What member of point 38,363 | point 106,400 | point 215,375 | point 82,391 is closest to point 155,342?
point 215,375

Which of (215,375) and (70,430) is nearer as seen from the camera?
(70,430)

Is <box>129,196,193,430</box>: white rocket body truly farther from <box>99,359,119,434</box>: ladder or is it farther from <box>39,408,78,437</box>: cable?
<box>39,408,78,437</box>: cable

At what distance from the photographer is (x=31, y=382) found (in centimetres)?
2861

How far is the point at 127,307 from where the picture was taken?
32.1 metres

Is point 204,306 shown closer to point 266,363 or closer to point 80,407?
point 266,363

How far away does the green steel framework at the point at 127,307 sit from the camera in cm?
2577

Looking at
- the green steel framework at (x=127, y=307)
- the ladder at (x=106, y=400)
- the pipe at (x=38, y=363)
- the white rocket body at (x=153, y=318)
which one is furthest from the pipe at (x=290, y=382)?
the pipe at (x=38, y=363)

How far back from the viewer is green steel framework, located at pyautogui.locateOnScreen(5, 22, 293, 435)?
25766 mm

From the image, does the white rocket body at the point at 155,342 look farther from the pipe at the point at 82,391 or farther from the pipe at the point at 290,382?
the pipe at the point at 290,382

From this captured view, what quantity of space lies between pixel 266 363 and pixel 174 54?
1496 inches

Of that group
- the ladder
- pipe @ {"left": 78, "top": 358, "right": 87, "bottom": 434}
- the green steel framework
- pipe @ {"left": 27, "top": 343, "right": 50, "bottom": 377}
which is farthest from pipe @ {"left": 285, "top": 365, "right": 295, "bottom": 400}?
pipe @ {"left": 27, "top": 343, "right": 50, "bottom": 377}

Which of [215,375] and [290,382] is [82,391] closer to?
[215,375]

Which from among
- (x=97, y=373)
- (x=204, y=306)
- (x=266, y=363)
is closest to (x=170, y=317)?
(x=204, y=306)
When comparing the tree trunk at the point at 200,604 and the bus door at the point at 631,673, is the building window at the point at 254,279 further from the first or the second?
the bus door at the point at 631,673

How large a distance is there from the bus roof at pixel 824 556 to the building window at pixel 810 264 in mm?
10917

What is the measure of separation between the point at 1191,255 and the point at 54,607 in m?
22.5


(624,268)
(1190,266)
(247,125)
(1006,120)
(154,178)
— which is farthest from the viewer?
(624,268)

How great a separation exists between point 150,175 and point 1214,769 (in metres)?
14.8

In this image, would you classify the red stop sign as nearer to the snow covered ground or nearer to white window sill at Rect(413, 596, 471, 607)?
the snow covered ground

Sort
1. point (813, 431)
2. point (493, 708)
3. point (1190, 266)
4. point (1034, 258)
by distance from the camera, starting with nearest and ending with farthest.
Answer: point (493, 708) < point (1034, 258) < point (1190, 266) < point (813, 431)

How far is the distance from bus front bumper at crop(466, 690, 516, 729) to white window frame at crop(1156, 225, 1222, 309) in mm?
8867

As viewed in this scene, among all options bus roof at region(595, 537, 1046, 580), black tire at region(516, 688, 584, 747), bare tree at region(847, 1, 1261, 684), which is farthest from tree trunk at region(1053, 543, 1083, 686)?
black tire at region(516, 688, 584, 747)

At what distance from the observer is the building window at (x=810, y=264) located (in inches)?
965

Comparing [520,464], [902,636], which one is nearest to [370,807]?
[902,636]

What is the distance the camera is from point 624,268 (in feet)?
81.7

_ _ _ _ _ _ _

### AIM:
Print all of the data above again, line for line, with no changes.

### ANSWER BELOW:
What member of point 38,363 | point 106,400 | point 215,375 | point 82,391 is closest to point 155,342?
point 215,375

Which of (215,375) and (70,430) is nearer as seen from the camera?
(70,430)

Is <box>129,196,193,430</box>: white rocket body truly farther from <box>99,359,119,434</box>: ladder or is it farther from <box>39,408,78,437</box>: cable?
<box>39,408,78,437</box>: cable

At what distance from the photographer is (x=31, y=382) found (in centimetres)?
2861

How far is the point at 127,307 from where the picture was taken?
32.1 metres

Is point 204,306 shown closer to point 266,363 or closer to point 80,407?
point 266,363

How far away does the green steel framework at the point at 127,307 sit from the camera in cm?
2577

Looking at
- the green steel framework at (x=127, y=307)
- the ladder at (x=106, y=400)
- the pipe at (x=38, y=363)
- the white rocket body at (x=153, y=318)
which one is furthest from the pipe at (x=290, y=382)?
the pipe at (x=38, y=363)

How far back from the viewer is green steel framework, located at pyautogui.locateOnScreen(5, 22, 293, 435)?
25766 mm

From the image, does the white rocket body at the point at 155,342 look farther from the pipe at the point at 82,391 or farther from the pipe at the point at 290,382?
the pipe at the point at 290,382

From this captured view, what quantity of space lies between pixel 266 363 and pixel 174 54?
1496 inches

Of that group
- the ladder
- pipe @ {"left": 78, "top": 358, "right": 87, "bottom": 434}
- the green steel framework
- pipe @ {"left": 27, "top": 343, "right": 50, "bottom": 377}
which is farthest from pipe @ {"left": 285, "top": 365, "right": 295, "bottom": 400}?
pipe @ {"left": 27, "top": 343, "right": 50, "bottom": 377}

Which of [215,375] and [290,382] is [82,391] closer to?
[215,375]

Which from among
- (x=97, y=373)
- (x=204, y=306)
- (x=266, y=363)
is closest to (x=170, y=317)?
(x=204, y=306)
When comparing the tree trunk at the point at 200,604 and the bus door at the point at 631,673, is the building window at the point at 254,279 further from the first or the second?
the bus door at the point at 631,673

How large a distance is there from the bus roof at pixel 824 556 to the building window at pixel 810 264 in mm?
10917

What is the measure of separation between the point at 1191,255 and the point at 54,607 in m?
22.5


(624,268)
(1190,266)
(247,125)
(1006,120)
(154,178)
— which is farthest from the viewer?
(624,268)

How great a separation exists between point 150,175 and point 1214,769 (in metres)?
14.8

In this image, would you classify the red stop sign as nearer to the snow covered ground or nearer to white window sill at Rect(413, 596, 471, 607)?
the snow covered ground

Sort
1. point (813, 431)
2. point (493, 708)
3. point (1190, 266)
4. point (1034, 258)
by distance from the camera, starting with nearest and ending with farthest.
Answer: point (493, 708) < point (1034, 258) < point (1190, 266) < point (813, 431)

How far is the distance from bus front bumper at crop(466, 690, 516, 729) to white window frame at crop(1156, 225, 1222, 309) in mm?
8867

As viewed in this scene, among all options bus roof at region(595, 537, 1046, 580), black tire at region(516, 688, 584, 747), bare tree at region(847, 1, 1261, 684), which is farthest from tree trunk at region(1053, 543, 1083, 686)?
black tire at region(516, 688, 584, 747)

At what distance from the observer is the building window at (x=810, y=264) located (in inches)?
965

Comparing [520,464], [902,636], which one is nearest to [370,807]?
[902,636]

What is the distance the camera is from point 624,268 (in feet)?
81.7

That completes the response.